そう核融合反応で燃えている。我が国では広島・長崎に投下された原子爆弾や東日本大震災による福島第一原子力発電所の事故があったので、核分裂反応はよく知られているが核融合反応にはあまりなじみがない。しかし、驚いたことに核融合の理論は1920年、核分裂の理論は1938年に発表されている。核融合の方が古いのだ。
太陽が行っている核融合反応は、4つの水素(H)の原子核が融合して、1つのヘリウム(He)の原子核になるというものである。これを「陽子-陽子連鎖反応」という。 4H → He (1.008kg)→(1.001kg)

化学反応では反応の前後で物質の質量は変わらないが、核反応では反応後の物質の質量が小さくなる。この失われた0.7%の質量が莫大なエネルギーに転換する。アンシュタインの E=mc2 の式により、太陽は毎秒5.64×10の11乗kg(5億6400トン)の水素を反応させて、全体で約4×10の26乗J・s-1 のエネルギーを出している。これは広島型原爆5兆個分のエネルギーになる。地球が受け取っているエネルギーはその約20億分の1である。
太陽の中心部では水素が圧縮され高熱を発すると核融合反応は起きるので、これを熱核融合反応という。熱核融合反応は、太陽程度の質量を持つ恒星で多い「陽子-陽子連鎖反応」と、より重い主系列星で主に行われる「CNOサイクル」がある。
1920年に、イギリスの天体物理学者、アーサー・エディントンはフランシス・ウィリアム・アストンによる原子量の精密な測定に基づいて、恒星は水素からヘリウムへの核融合によってエネルギーを得ていることを初めて示唆した。
恒星が核融合でエネルギーをまかなっているという説が唱えられたのはこれが最初であり、これ以降長い間にわたってジェームズ・ジーンズとの間で恒星のエネルギー源に関する論争が続くことになった。その後、1938年と1939年にハンス・ベーテがより自然な核融合過程の理論を導入し、これによって論争は次第に終息した。

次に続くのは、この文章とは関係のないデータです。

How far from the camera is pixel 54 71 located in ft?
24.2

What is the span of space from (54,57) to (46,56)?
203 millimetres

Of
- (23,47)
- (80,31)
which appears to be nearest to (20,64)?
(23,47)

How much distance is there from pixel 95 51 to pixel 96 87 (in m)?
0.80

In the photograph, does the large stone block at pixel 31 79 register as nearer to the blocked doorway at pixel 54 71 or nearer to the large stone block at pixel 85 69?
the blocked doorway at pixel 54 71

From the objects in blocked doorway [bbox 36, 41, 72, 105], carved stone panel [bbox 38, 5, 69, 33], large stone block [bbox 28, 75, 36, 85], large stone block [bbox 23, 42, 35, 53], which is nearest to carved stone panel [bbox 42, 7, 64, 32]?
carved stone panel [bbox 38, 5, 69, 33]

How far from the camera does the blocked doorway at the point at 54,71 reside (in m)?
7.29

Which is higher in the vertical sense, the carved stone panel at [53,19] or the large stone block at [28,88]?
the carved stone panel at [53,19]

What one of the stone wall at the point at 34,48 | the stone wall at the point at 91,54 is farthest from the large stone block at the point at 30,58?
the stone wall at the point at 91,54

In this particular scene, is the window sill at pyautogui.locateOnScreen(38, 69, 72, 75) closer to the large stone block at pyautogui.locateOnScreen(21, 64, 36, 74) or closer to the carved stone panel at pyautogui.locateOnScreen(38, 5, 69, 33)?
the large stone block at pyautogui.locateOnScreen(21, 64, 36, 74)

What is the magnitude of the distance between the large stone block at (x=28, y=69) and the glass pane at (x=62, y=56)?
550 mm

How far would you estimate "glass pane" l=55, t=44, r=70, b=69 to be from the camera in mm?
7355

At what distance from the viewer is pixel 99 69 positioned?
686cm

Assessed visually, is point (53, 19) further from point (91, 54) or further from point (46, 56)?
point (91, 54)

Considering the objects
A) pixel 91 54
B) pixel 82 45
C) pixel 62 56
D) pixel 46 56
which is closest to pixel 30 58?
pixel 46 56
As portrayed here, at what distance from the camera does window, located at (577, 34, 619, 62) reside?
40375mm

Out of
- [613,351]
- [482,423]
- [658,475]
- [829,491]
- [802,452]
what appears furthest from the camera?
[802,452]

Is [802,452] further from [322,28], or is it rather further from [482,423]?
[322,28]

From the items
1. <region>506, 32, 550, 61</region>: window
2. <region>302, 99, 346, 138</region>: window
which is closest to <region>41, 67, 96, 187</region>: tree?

この「CNOサイクル」を発見したのがハンス・ベーテである。CNOは元素記号であり、炭素、窒素、酸素も核融合反応に関係している。恒星内部での水素燃焼には「陽子-陽子連鎖反応」と「CNOサイクル」の両方が働いているが、CNOサイクルは大質量星のエネルギー生成過程に大きく寄与している。太陽内部でCNOサイクルによって生み出されるエネルギーは全体の約1.6%に過ぎない。